» ПРЕДОСТАВЛЕННЫЙ ТЕКСТ:
# # #
Конспект речи ненца, делегата на съезде в Тобольске.
Казалось бы, пиктография и идеография открывают широкие возможности — с помощью знаков рисунков и знаков-символов можно записывать любые тексты (вспомним «Валам Олум»!). Тем более, что при подобного рода записях не возникают языковые барьеры. Ведь и пиктограмму, и идеограмму можно читать и по-русски, и по-делаварски — смысл ее от этого не изменится.
# # #
» ИСХОДНЫЕ ЗАПИСИ:
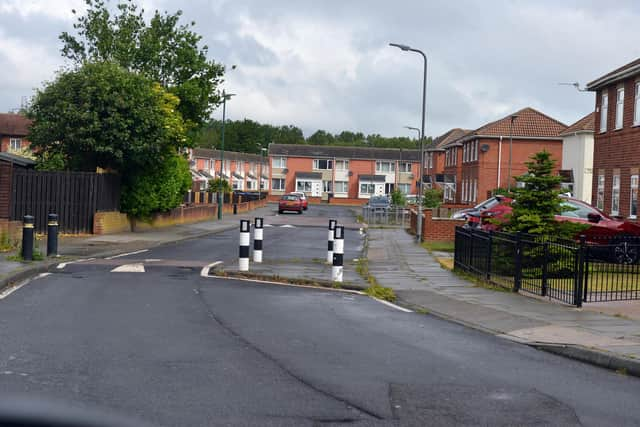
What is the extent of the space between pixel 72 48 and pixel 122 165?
16118mm

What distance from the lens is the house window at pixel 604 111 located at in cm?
3197

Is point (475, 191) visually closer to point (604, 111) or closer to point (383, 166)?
point (604, 111)

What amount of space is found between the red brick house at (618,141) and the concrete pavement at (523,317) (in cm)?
1251

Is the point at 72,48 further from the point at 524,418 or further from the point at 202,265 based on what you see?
the point at 524,418

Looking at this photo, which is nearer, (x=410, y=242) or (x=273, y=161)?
(x=410, y=242)

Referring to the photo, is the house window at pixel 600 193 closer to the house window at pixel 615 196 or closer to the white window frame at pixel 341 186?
the house window at pixel 615 196

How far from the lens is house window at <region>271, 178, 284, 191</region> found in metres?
119

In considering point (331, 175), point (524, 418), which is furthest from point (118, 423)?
point (331, 175)

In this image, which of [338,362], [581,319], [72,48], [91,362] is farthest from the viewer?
[72,48]

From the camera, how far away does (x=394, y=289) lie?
15.5 m

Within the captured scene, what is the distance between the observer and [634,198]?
1137 inches

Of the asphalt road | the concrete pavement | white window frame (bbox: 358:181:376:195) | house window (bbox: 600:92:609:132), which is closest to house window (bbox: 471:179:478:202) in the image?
house window (bbox: 600:92:609:132)

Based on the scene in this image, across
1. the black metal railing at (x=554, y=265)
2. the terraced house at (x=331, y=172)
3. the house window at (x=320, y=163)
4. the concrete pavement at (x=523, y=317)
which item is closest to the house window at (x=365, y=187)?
the terraced house at (x=331, y=172)

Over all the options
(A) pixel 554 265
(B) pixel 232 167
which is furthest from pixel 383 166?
(A) pixel 554 265
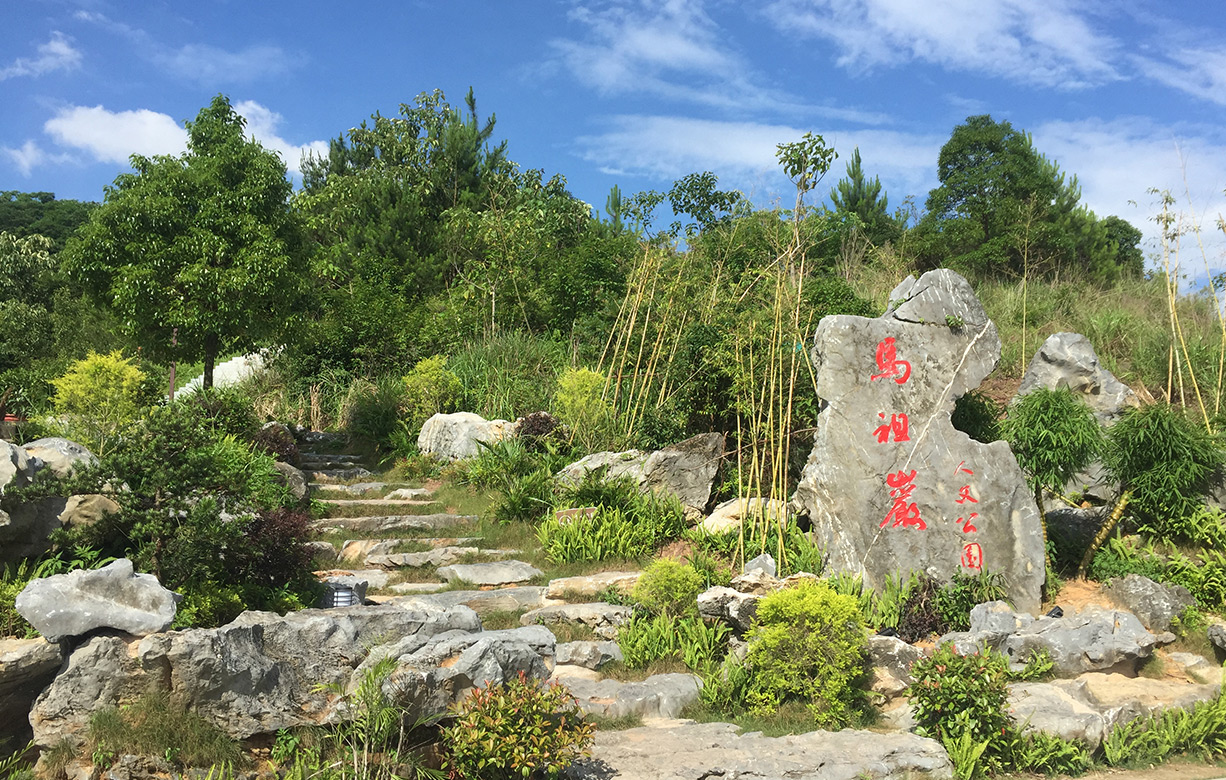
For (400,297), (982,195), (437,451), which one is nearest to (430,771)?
(437,451)

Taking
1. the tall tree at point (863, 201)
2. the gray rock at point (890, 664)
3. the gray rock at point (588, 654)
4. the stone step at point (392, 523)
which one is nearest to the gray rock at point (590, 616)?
the gray rock at point (588, 654)

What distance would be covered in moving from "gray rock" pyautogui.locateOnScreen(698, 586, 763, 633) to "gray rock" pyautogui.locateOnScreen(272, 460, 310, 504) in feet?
# # #
» ПОРЯДОК ВЫПОЛНЕНИЯ: Замените «пиктография» на «рисуночное письмо» и приведите фрагмент предоставленного текста начиная со слов «Конспект речи ненца, делегата» и заканчивая словами «этого не изменится.» включительно. Записи являются самостоятельным материалом и не связаны с текстом.

» РЕЗУЛЬТАТ:
Конспект речи ненца, делегата на съезде в Тобольске.
Казалось бы, рисуночное письмо и идеография открывают широкие возможности — с помощью знаков рисунков и знаков-символов можно записывать любые тексты (вспомним «Валам Олум»!). Тем более, что при подобного рода записях не возникают языковые барьеры. Ведь и пиктограмму, и идеограмму можно читать и по-русски, и по-делаварски — смысл ее от этого не изменится.